Oh, I forgot. Nature has no purpose! :rolleyes:
You also forgot all our statements are meaningless because they are valueless and purposeless - except in our imagination. 😉
 
I am an atheist.

I do not think you can argue for objective morality without religion. Philosophers have argued for subjective morality, but I don’t think subjective morality is a worthwhile concept. (I find it easier to think of morality as not existing if you are going to talk about “subjective morality.”)

Morality can be objective from a religious perspective because it is divinely decreed, which makes it absolute and timeless: objective. If God forbids “murder,” then that forbidding is embedded upon the fabric of the universe. If God does not forbid “murder,” then there was a time when humans (and life) did not exist, so there was a time when “murder” was not defined.

“Murder,” without religion, is a legal term that denotes a very widely held opinion that humans will generally speaking be better off as a group if they do not kill each other. Without God nothing gives it absolute moral force.

In the case of torturing a cat, it is not objectively bad if nothing can be objectively bad. Without God, life was not created; it occurred and as such has no dignity. Humans might have a psychological response against torturing a cat, but torturing a cat does not do anything to “upset” the nature of the universe.
👍 I admire your courage and sincerity in stating the truth about Godless morality.
 
In the first instance, there is no objective moral law to which either of us could point to that says: Thou Shalt Nor Torture A Cat. But we could both try to change his mind. I’d run through all the reasons why I think it’s immoral and you might say, at least in the first instance: ‘It’s wrong because the church says so’.

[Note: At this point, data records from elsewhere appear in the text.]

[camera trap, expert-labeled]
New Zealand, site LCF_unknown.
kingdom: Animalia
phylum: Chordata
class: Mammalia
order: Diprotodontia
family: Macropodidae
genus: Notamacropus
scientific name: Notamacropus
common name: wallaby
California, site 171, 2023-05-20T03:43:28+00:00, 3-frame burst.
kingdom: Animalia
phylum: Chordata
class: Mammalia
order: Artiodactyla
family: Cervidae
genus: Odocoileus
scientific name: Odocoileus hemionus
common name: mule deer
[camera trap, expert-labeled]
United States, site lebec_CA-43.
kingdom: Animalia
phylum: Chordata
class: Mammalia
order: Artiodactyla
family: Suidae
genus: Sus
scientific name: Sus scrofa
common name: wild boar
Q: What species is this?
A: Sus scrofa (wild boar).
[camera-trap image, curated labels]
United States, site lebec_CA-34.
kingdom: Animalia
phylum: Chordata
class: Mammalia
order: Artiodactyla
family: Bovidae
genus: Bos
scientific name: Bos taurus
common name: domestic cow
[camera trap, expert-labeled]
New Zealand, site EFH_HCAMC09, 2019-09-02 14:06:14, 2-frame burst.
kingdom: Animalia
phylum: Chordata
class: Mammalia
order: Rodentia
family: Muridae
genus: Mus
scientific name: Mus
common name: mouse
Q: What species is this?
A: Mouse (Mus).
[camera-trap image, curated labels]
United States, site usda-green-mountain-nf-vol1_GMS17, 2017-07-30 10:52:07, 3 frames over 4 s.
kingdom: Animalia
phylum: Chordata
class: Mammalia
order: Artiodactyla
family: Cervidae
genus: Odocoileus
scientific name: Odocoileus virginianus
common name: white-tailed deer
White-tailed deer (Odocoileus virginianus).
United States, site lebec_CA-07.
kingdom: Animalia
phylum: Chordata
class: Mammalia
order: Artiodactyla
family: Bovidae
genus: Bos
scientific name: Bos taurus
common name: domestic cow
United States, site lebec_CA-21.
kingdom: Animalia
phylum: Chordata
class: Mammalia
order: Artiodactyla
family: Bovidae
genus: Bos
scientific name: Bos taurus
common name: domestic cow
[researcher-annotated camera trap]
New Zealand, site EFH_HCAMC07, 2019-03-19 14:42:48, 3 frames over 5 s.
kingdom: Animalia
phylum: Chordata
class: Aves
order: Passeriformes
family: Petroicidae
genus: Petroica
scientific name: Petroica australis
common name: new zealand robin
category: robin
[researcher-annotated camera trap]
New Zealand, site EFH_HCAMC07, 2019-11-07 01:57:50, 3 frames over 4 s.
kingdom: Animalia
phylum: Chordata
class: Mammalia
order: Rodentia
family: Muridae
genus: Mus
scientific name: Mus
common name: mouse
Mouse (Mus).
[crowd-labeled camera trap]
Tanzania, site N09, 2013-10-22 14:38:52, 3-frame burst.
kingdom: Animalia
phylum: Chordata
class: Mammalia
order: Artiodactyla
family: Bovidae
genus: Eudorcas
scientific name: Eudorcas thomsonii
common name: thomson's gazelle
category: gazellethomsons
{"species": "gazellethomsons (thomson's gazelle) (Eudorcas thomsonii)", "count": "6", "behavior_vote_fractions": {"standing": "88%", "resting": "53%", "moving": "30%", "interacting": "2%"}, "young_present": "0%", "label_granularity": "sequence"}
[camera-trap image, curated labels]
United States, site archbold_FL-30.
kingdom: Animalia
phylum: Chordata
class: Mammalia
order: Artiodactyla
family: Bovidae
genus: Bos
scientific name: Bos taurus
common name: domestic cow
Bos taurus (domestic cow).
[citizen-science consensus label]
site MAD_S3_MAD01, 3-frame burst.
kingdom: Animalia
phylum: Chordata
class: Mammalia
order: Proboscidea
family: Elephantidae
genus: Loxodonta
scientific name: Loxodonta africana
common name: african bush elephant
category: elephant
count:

Whatever his answers to my reasons would be, I’m pretty certain that the answer to yours would be: ‘Why does the church say so?’. And then you’d run through all the reasons that I gave. The church doesn’t pick a position on any given morality out of thin air. The positions, I’m certain that you’d agree, are all based on reason. That is to say, the church and myself reach the same position in the same way.

Now I’m pretty much in agreement with the church on almost all matters. Because I agree with the reasons that result in those positions. That is, the reasons make sense. Don’t kill, don’t steal etc. The areas where we differ are ones where, in my opinion, the reasons simply aren’t valid. And the vast majority of Catholics seem to work on that basis as well.
(Raises eyebrow. Coughs politely).
What is your reason for believing it is wrong to torture a cat? :confused:
 
I have always been puzzled by this argument. Social norms are an atheist’s moral authority?

Really?

Who is “society” except “people like me”? And why would “people like me” have any authority over me?

:confused:
This may be the same case with your own theistic morality – you’re just not aware of it as such.

You believe it comes from God, whereas it may come from human beings who merely proclaim it to be so.

Theists are human beings who claim they know that God exists, and what God’s morality is.

If they are wrong, their own morality is a social construct, regardless of what they claim. Their own religion – and concept of God – is one of the more interesting creations of the human mind.

You may not agree, but your own theism exists on the same shaky ground, so long as it is you speaking for your God, and not your God speaking for himself.
 
This may be the same case with your own theistic morality – you’re just not aware of it as such.

You believe it comes from God, whereas it may come from human beings who merely proclaim it to be so.

Theists are human beings who claim they know that God exists, and what God’s morality is.

If they are wrong, their own morality is a social construct, regardless of what they claim. Their own religion – and concept of God – is one of the more interesting creations of the human mind.

You may not agree, but your own theism exists on the same shaky ground, so long as it is you speaking for your God, and not your God speaking for himself.
That’s why we claim that our faith is superior to our reason, Portofino. We have faith in the people that proclaim God’s Revelation to us.

Of course, you do this as well. You live a lot of your life–the majority of it, I propose–based on faith.